Exercise brief: Reproduce the complete listing without any deviation.

Provided information:
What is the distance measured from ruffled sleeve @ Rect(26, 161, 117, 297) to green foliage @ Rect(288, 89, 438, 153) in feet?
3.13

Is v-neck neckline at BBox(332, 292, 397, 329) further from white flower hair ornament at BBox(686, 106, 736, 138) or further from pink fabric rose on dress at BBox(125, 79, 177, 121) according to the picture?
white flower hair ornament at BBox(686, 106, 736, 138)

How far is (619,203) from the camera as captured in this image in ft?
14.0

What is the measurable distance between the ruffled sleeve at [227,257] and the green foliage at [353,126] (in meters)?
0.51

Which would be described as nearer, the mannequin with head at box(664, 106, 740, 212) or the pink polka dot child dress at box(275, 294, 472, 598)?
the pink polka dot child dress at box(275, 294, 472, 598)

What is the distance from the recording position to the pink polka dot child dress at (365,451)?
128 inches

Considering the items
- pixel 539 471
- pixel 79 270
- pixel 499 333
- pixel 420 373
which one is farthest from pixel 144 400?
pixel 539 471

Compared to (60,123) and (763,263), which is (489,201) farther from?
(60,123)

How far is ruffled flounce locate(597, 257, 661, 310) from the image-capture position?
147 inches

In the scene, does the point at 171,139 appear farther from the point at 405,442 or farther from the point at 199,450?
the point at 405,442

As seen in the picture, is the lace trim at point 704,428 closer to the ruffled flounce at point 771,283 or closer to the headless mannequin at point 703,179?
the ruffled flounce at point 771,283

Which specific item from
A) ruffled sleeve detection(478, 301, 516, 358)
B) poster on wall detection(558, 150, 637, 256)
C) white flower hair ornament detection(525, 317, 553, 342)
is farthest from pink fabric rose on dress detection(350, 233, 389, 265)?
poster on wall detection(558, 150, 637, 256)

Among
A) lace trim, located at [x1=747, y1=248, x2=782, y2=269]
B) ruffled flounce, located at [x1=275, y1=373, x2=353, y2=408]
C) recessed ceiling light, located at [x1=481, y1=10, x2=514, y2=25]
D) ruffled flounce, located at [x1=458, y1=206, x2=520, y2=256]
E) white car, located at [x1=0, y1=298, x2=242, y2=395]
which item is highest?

Output of the exercise:
What is the distance measured from ruffled sleeve @ Rect(26, 161, 117, 297) to green foliage @ Rect(288, 89, 438, 153) in feet?
3.13

Is v-neck neckline at BBox(332, 292, 397, 329) further from white flower hair ornament at BBox(686, 106, 736, 138) or further from pink fabric rose on dress at BBox(125, 79, 177, 121) according to the picture?
white flower hair ornament at BBox(686, 106, 736, 138)

How far is (619,203) from the camera as captured in this image in ft?
14.0

What is the measurable distance between the ruffled sleeve at [227,257] and the green foliage at [353,126] (in meters)?
0.51

Which would be described as nearer, the mannequin with head at box(664, 106, 740, 212) or the pink polka dot child dress at box(275, 294, 472, 598)?
the pink polka dot child dress at box(275, 294, 472, 598)

What is the distance from the recording position to the pink polka dot child dress at (365,451)?
128 inches

Considering the items
- pixel 539 471
- pixel 79 270
- pixel 499 333
- pixel 420 373
which one is farthest from pixel 144 400?
pixel 539 471

Compared to (60,123) and (763,263), which is (489,201) farther from?
(60,123)

How far is ruffled flounce locate(597, 257, 661, 310) from the image-capture position?
147 inches

In the scene, does the point at 171,139 appear farther from the point at 405,442 or farther from the point at 199,450?
the point at 405,442

As seen in the picture, is the lace trim at point 704,428 closer to the ruffled flounce at point 771,283 or closer to the headless mannequin at point 703,179?
the ruffled flounce at point 771,283

Which specific item from
A) ruffled sleeve detection(478, 301, 516, 358)
B) poster on wall detection(558, 150, 637, 256)
C) white flower hair ornament detection(525, 317, 553, 342)
is farthest from pink fabric rose on dress detection(350, 233, 389, 265)?
poster on wall detection(558, 150, 637, 256)

Among
A) lace trim, located at [x1=747, y1=248, x2=782, y2=269]
B) ruffled flounce, located at [x1=275, y1=373, x2=353, y2=408]
C) recessed ceiling light, located at [x1=481, y1=10, x2=514, y2=25]
D) ruffled flounce, located at [x1=458, y1=206, x2=520, y2=256]
E) white car, located at [x1=0, y1=298, x2=242, y2=395]
which item is highest?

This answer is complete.